◆ What the exercise asks:
Convert the part of the records below that opens with their first line and closes with the line containing "185L95 183L89 177H71L64" into a numbered list, one line per item. Omit blank lines and leave the pictures out of the answer.

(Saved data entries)
========================================================================

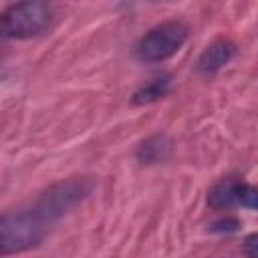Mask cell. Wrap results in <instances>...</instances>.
I'll return each mask as SVG.
<instances>
[{
  "label": "cell",
  "instance_id": "6da1fadb",
  "mask_svg": "<svg viewBox=\"0 0 258 258\" xmlns=\"http://www.w3.org/2000/svg\"><path fill=\"white\" fill-rule=\"evenodd\" d=\"M48 222L34 206L0 214V256L34 248L46 234Z\"/></svg>",
  "mask_w": 258,
  "mask_h": 258
},
{
  "label": "cell",
  "instance_id": "7a4b0ae2",
  "mask_svg": "<svg viewBox=\"0 0 258 258\" xmlns=\"http://www.w3.org/2000/svg\"><path fill=\"white\" fill-rule=\"evenodd\" d=\"M52 20L50 0H16L0 12V38L24 40L42 34Z\"/></svg>",
  "mask_w": 258,
  "mask_h": 258
},
{
  "label": "cell",
  "instance_id": "3957f363",
  "mask_svg": "<svg viewBox=\"0 0 258 258\" xmlns=\"http://www.w3.org/2000/svg\"><path fill=\"white\" fill-rule=\"evenodd\" d=\"M93 185L95 183L89 177H71L64 181H56L46 191H42L32 206L48 224H52L69 210L79 206L93 191Z\"/></svg>",
  "mask_w": 258,
  "mask_h": 258
},
{
  "label": "cell",
  "instance_id": "277c9868",
  "mask_svg": "<svg viewBox=\"0 0 258 258\" xmlns=\"http://www.w3.org/2000/svg\"><path fill=\"white\" fill-rule=\"evenodd\" d=\"M189 28L179 20H169L153 26L137 42V56L143 62H161L173 56L187 40Z\"/></svg>",
  "mask_w": 258,
  "mask_h": 258
},
{
  "label": "cell",
  "instance_id": "5b68a950",
  "mask_svg": "<svg viewBox=\"0 0 258 258\" xmlns=\"http://www.w3.org/2000/svg\"><path fill=\"white\" fill-rule=\"evenodd\" d=\"M208 206L212 210L224 212L236 206H244L248 210L256 208V187L250 185L240 175H226L216 181L208 191Z\"/></svg>",
  "mask_w": 258,
  "mask_h": 258
},
{
  "label": "cell",
  "instance_id": "8992f818",
  "mask_svg": "<svg viewBox=\"0 0 258 258\" xmlns=\"http://www.w3.org/2000/svg\"><path fill=\"white\" fill-rule=\"evenodd\" d=\"M236 54V42L226 38V36H220L216 38L214 42H210L202 54L198 56V62H196V69L206 75V77H212L216 75L218 71H222Z\"/></svg>",
  "mask_w": 258,
  "mask_h": 258
},
{
  "label": "cell",
  "instance_id": "52a82bcc",
  "mask_svg": "<svg viewBox=\"0 0 258 258\" xmlns=\"http://www.w3.org/2000/svg\"><path fill=\"white\" fill-rule=\"evenodd\" d=\"M171 153V141L165 135H151L139 143L135 155L141 163H159Z\"/></svg>",
  "mask_w": 258,
  "mask_h": 258
},
{
  "label": "cell",
  "instance_id": "ba28073f",
  "mask_svg": "<svg viewBox=\"0 0 258 258\" xmlns=\"http://www.w3.org/2000/svg\"><path fill=\"white\" fill-rule=\"evenodd\" d=\"M171 89V77L169 75H161L155 77L153 81H149L147 85H143L141 89H137L133 93V103L135 105H149L155 103L159 99H163Z\"/></svg>",
  "mask_w": 258,
  "mask_h": 258
},
{
  "label": "cell",
  "instance_id": "9c48e42d",
  "mask_svg": "<svg viewBox=\"0 0 258 258\" xmlns=\"http://www.w3.org/2000/svg\"><path fill=\"white\" fill-rule=\"evenodd\" d=\"M236 228H238V220L228 218V220H222L220 224H216L214 230H218V232H232V230H236Z\"/></svg>",
  "mask_w": 258,
  "mask_h": 258
},
{
  "label": "cell",
  "instance_id": "30bf717a",
  "mask_svg": "<svg viewBox=\"0 0 258 258\" xmlns=\"http://www.w3.org/2000/svg\"><path fill=\"white\" fill-rule=\"evenodd\" d=\"M254 244H256V236L252 234V236H248V240H246V248H248V254H250V256H254V254H256Z\"/></svg>",
  "mask_w": 258,
  "mask_h": 258
}]
</instances>
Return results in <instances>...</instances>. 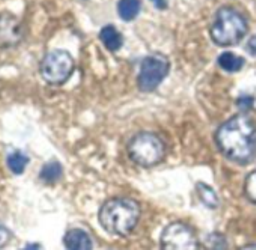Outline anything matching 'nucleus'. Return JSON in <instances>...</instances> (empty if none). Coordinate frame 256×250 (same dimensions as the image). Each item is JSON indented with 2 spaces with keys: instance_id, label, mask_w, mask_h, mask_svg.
<instances>
[{
  "instance_id": "f257e3e1",
  "label": "nucleus",
  "mask_w": 256,
  "mask_h": 250,
  "mask_svg": "<svg viewBox=\"0 0 256 250\" xmlns=\"http://www.w3.org/2000/svg\"><path fill=\"white\" fill-rule=\"evenodd\" d=\"M217 146L226 158L247 164L256 158V124L246 114L226 120L217 132Z\"/></svg>"
},
{
  "instance_id": "f03ea898",
  "label": "nucleus",
  "mask_w": 256,
  "mask_h": 250,
  "mask_svg": "<svg viewBox=\"0 0 256 250\" xmlns=\"http://www.w3.org/2000/svg\"><path fill=\"white\" fill-rule=\"evenodd\" d=\"M140 218L138 202L125 198L107 200L100 211L101 226L113 235H128L134 230Z\"/></svg>"
},
{
  "instance_id": "7ed1b4c3",
  "label": "nucleus",
  "mask_w": 256,
  "mask_h": 250,
  "mask_svg": "<svg viewBox=\"0 0 256 250\" xmlns=\"http://www.w3.org/2000/svg\"><path fill=\"white\" fill-rule=\"evenodd\" d=\"M247 30V22L238 11L232 8H222L216 14L211 26V38L216 44L223 47L235 46L242 41Z\"/></svg>"
},
{
  "instance_id": "20e7f679",
  "label": "nucleus",
  "mask_w": 256,
  "mask_h": 250,
  "mask_svg": "<svg viewBox=\"0 0 256 250\" xmlns=\"http://www.w3.org/2000/svg\"><path fill=\"white\" fill-rule=\"evenodd\" d=\"M130 158L144 168H152L163 162L166 156V146L163 140L154 133H139L128 145Z\"/></svg>"
},
{
  "instance_id": "39448f33",
  "label": "nucleus",
  "mask_w": 256,
  "mask_h": 250,
  "mask_svg": "<svg viewBox=\"0 0 256 250\" xmlns=\"http://www.w3.org/2000/svg\"><path fill=\"white\" fill-rule=\"evenodd\" d=\"M41 76L50 84H64L74 71V59L68 52L53 50L41 62Z\"/></svg>"
},
{
  "instance_id": "423d86ee",
  "label": "nucleus",
  "mask_w": 256,
  "mask_h": 250,
  "mask_svg": "<svg viewBox=\"0 0 256 250\" xmlns=\"http://www.w3.org/2000/svg\"><path fill=\"white\" fill-rule=\"evenodd\" d=\"M170 70L169 59L163 54H151L144 59L139 72V88L142 92H152L156 90L160 83L168 77Z\"/></svg>"
},
{
  "instance_id": "0eeeda50",
  "label": "nucleus",
  "mask_w": 256,
  "mask_h": 250,
  "mask_svg": "<svg viewBox=\"0 0 256 250\" xmlns=\"http://www.w3.org/2000/svg\"><path fill=\"white\" fill-rule=\"evenodd\" d=\"M162 250H199L198 236L187 224L172 223L163 230Z\"/></svg>"
},
{
  "instance_id": "6e6552de",
  "label": "nucleus",
  "mask_w": 256,
  "mask_h": 250,
  "mask_svg": "<svg viewBox=\"0 0 256 250\" xmlns=\"http://www.w3.org/2000/svg\"><path fill=\"white\" fill-rule=\"evenodd\" d=\"M23 38V29L18 18L12 14H0V47H14Z\"/></svg>"
},
{
  "instance_id": "1a4fd4ad",
  "label": "nucleus",
  "mask_w": 256,
  "mask_h": 250,
  "mask_svg": "<svg viewBox=\"0 0 256 250\" xmlns=\"http://www.w3.org/2000/svg\"><path fill=\"white\" fill-rule=\"evenodd\" d=\"M65 247L68 250H92L94 244L90 235L83 229H71L64 238Z\"/></svg>"
},
{
  "instance_id": "9d476101",
  "label": "nucleus",
  "mask_w": 256,
  "mask_h": 250,
  "mask_svg": "<svg viewBox=\"0 0 256 250\" xmlns=\"http://www.w3.org/2000/svg\"><path fill=\"white\" fill-rule=\"evenodd\" d=\"M100 40L106 46V48L110 50V52H118L122 47V44H124V38L116 30L114 26H106V28H102L101 32H100Z\"/></svg>"
},
{
  "instance_id": "9b49d317",
  "label": "nucleus",
  "mask_w": 256,
  "mask_h": 250,
  "mask_svg": "<svg viewBox=\"0 0 256 250\" xmlns=\"http://www.w3.org/2000/svg\"><path fill=\"white\" fill-rule=\"evenodd\" d=\"M118 11L124 22H133L142 11V2L140 0H119Z\"/></svg>"
},
{
  "instance_id": "f8f14e48",
  "label": "nucleus",
  "mask_w": 256,
  "mask_h": 250,
  "mask_svg": "<svg viewBox=\"0 0 256 250\" xmlns=\"http://www.w3.org/2000/svg\"><path fill=\"white\" fill-rule=\"evenodd\" d=\"M218 65L226 72H238L244 66V59L230 52H226L218 56Z\"/></svg>"
},
{
  "instance_id": "ddd939ff",
  "label": "nucleus",
  "mask_w": 256,
  "mask_h": 250,
  "mask_svg": "<svg viewBox=\"0 0 256 250\" xmlns=\"http://www.w3.org/2000/svg\"><path fill=\"white\" fill-rule=\"evenodd\" d=\"M64 175V169H62V164L58 163V162H50L47 163L42 169H41V174H40V178L47 182V184H54L58 182Z\"/></svg>"
},
{
  "instance_id": "4468645a",
  "label": "nucleus",
  "mask_w": 256,
  "mask_h": 250,
  "mask_svg": "<svg viewBox=\"0 0 256 250\" xmlns=\"http://www.w3.org/2000/svg\"><path fill=\"white\" fill-rule=\"evenodd\" d=\"M196 192H198V196H199L200 202L205 206H208V208H217L218 206V198H217L216 192L211 187H208L206 184L199 182L196 186Z\"/></svg>"
},
{
  "instance_id": "2eb2a0df",
  "label": "nucleus",
  "mask_w": 256,
  "mask_h": 250,
  "mask_svg": "<svg viewBox=\"0 0 256 250\" xmlns=\"http://www.w3.org/2000/svg\"><path fill=\"white\" fill-rule=\"evenodd\" d=\"M6 162H8V168L11 169V172L16 174V175H20V174H23L26 170V166L29 163V158L23 152L16 151V152H11L8 156V160Z\"/></svg>"
},
{
  "instance_id": "dca6fc26",
  "label": "nucleus",
  "mask_w": 256,
  "mask_h": 250,
  "mask_svg": "<svg viewBox=\"0 0 256 250\" xmlns=\"http://www.w3.org/2000/svg\"><path fill=\"white\" fill-rule=\"evenodd\" d=\"M205 247H206V250H228V242L223 235L211 234L206 238Z\"/></svg>"
},
{
  "instance_id": "f3484780",
  "label": "nucleus",
  "mask_w": 256,
  "mask_h": 250,
  "mask_svg": "<svg viewBox=\"0 0 256 250\" xmlns=\"http://www.w3.org/2000/svg\"><path fill=\"white\" fill-rule=\"evenodd\" d=\"M246 194L247 198L256 204V170L252 172L248 176H247V181H246Z\"/></svg>"
},
{
  "instance_id": "a211bd4d",
  "label": "nucleus",
  "mask_w": 256,
  "mask_h": 250,
  "mask_svg": "<svg viewBox=\"0 0 256 250\" xmlns=\"http://www.w3.org/2000/svg\"><path fill=\"white\" fill-rule=\"evenodd\" d=\"M11 240V232L4 226V224H0V248L5 247Z\"/></svg>"
},
{
  "instance_id": "6ab92c4d",
  "label": "nucleus",
  "mask_w": 256,
  "mask_h": 250,
  "mask_svg": "<svg viewBox=\"0 0 256 250\" xmlns=\"http://www.w3.org/2000/svg\"><path fill=\"white\" fill-rule=\"evenodd\" d=\"M236 104H238V107L241 108V110H248L252 106H253V98L252 96H248V95H242L238 101H236Z\"/></svg>"
},
{
  "instance_id": "aec40b11",
  "label": "nucleus",
  "mask_w": 256,
  "mask_h": 250,
  "mask_svg": "<svg viewBox=\"0 0 256 250\" xmlns=\"http://www.w3.org/2000/svg\"><path fill=\"white\" fill-rule=\"evenodd\" d=\"M246 50L248 52V54H252V56H256V35L250 38V41L247 42V47H246Z\"/></svg>"
},
{
  "instance_id": "412c9836",
  "label": "nucleus",
  "mask_w": 256,
  "mask_h": 250,
  "mask_svg": "<svg viewBox=\"0 0 256 250\" xmlns=\"http://www.w3.org/2000/svg\"><path fill=\"white\" fill-rule=\"evenodd\" d=\"M151 2H152L158 10H166V6H168V2H166V0H151Z\"/></svg>"
},
{
  "instance_id": "4be33fe9",
  "label": "nucleus",
  "mask_w": 256,
  "mask_h": 250,
  "mask_svg": "<svg viewBox=\"0 0 256 250\" xmlns=\"http://www.w3.org/2000/svg\"><path fill=\"white\" fill-rule=\"evenodd\" d=\"M22 250H41V247L38 246V244H28L24 248H22Z\"/></svg>"
},
{
  "instance_id": "5701e85b",
  "label": "nucleus",
  "mask_w": 256,
  "mask_h": 250,
  "mask_svg": "<svg viewBox=\"0 0 256 250\" xmlns=\"http://www.w3.org/2000/svg\"><path fill=\"white\" fill-rule=\"evenodd\" d=\"M241 250H256V246H246Z\"/></svg>"
}]
</instances>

========================================================================

◆ Solution:
1. Mask cell. Wrap results in <instances>...</instances>.
2. I'll return each mask as SVG.
3. <instances>
4. [{
5.   "label": "cell",
6.   "instance_id": "6da1fadb",
7.   "mask_svg": "<svg viewBox=\"0 0 258 258\" xmlns=\"http://www.w3.org/2000/svg\"><path fill=\"white\" fill-rule=\"evenodd\" d=\"M48 222L34 206L0 214V256L34 248L46 234Z\"/></svg>",
8.   "mask_w": 258,
9.   "mask_h": 258
10. },
11. {
12.   "label": "cell",
13.   "instance_id": "7a4b0ae2",
14.   "mask_svg": "<svg viewBox=\"0 0 258 258\" xmlns=\"http://www.w3.org/2000/svg\"><path fill=\"white\" fill-rule=\"evenodd\" d=\"M52 20L50 0H16L0 12V38L24 40L42 34Z\"/></svg>",
15.   "mask_w": 258,
16.   "mask_h": 258
17. },
18. {
19.   "label": "cell",
20.   "instance_id": "3957f363",
21.   "mask_svg": "<svg viewBox=\"0 0 258 258\" xmlns=\"http://www.w3.org/2000/svg\"><path fill=\"white\" fill-rule=\"evenodd\" d=\"M93 185L95 183L89 177H71L64 181H56L46 191H42L32 206L48 224H52L69 210L79 206L93 191Z\"/></svg>",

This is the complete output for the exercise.